Все трое спрыгнули со стены на землю и помчались, отталкиваясь руками и ногами, пробираясь через кладбище к упырь-вратам, находившимся под деревом, в которое ударила молния.
И возле этих врат, залитых лунным светом, они остановились.
— А это что тут за такое? — спросил епископ Батский и Веллский.
— Разрази меня гром, — воскликнул герцог Вестминстерский.
Тут Ник проснулся.
Они были похожи на мумий, но их лица, лишённые плоти и обтянутые высохшей кожей, отличались выразительной мимикой, и сейчас смотрели на мальчика с большим интересом. Ухмылки обнажали желтоватые острые зубы. Крохотные, как бусины, глаза ярко поблёскивали. Костлявые пальцы шевелились, постукивая когтями.
— Кто вы? — спросил Ник.
— Мы? — переспросило одно из существ, и Ник понял, что они были немногим крупнее, чем он сам. — Мы — самые важные люди, вот мы кто. Вот этот — герцог Вестминстерский.
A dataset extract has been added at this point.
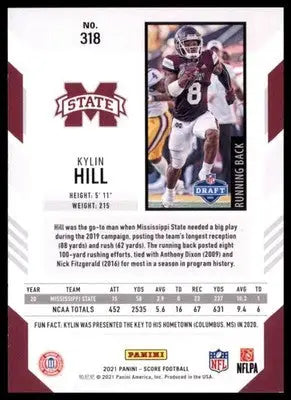 2021 Score Base Kylin Hill RC Mississippi State Bulldogs 318 - Football Card Single
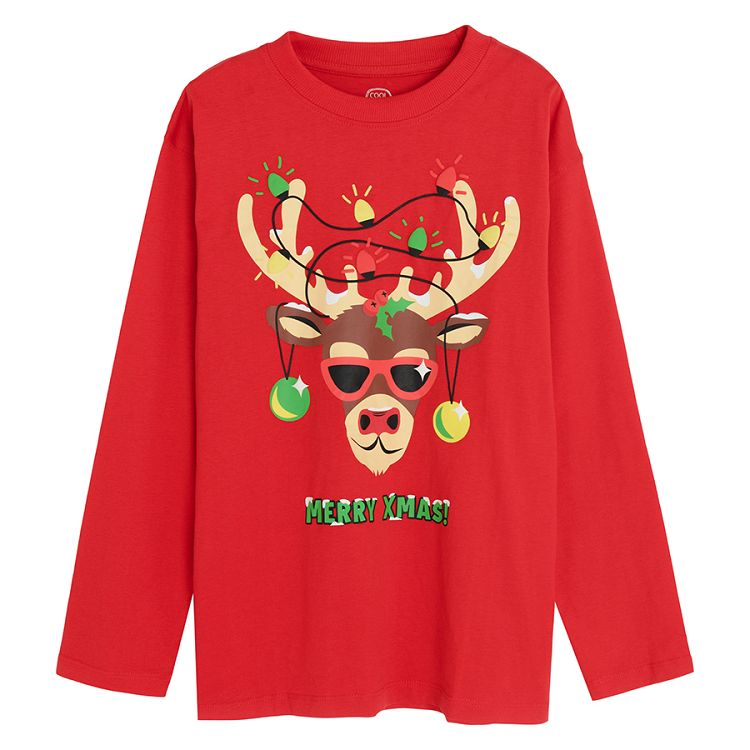 Red long sleeve blouse with raindeer and Christmas lights print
Самое крупное из существ отвесило поклон, сказав:
— Приятно познакомиться.
— …а этот — епископ Батский и Веллский.
Второе существо изобразило улыбку, продемонстрировав острые зубы и подвижный заострённый язык невероятной длины. Ник совсем не так представлял себе епископов. Кожа его была рябой, и вокруг одного из глаз темнело большое родимое пятно, отчего этот епископ был, скорее, похож на пирата.
— …а я — достопочтенный Арчибальд Фитцхью. К вашим услугам.
Все трое одновременно поклонились. Затем епископ Батский и Веллский сказал:
— Твоя очередь, парень. Кто ты таков? Да смотри, не привирай! Как-никак, с епископом разговариваешь.
— К нему надо обращаться «вашмилсть», — подсказали его спутники.
И Ник рассказал им всё. Он рассказал, что никому не нравится и никто не хочет с ним играть, что никто его не ценит, никто не заботится, и даже наставник его бросил.
— Во дела, — произнёс герцог Вестминстерский, почёсывая нос (маленький ссохшийся бугорок, состоявший почти из одних только ноздрей). — Тебе нужно перебраться куда-нибудь, где тебя будут ценить.
— Мне некуда идти, — сказал Ник. — К тому же, мне нельзя уходить с кладбища.
— Тебе нужен старый добрый мир, где все кругом друзья-приятели, — сказал епископ Батский и Веллский, при этом его длинный язык начал извиваться. — Город радости, веселья и волшебства, где тебя будут ценить и обращать на тебя внимание.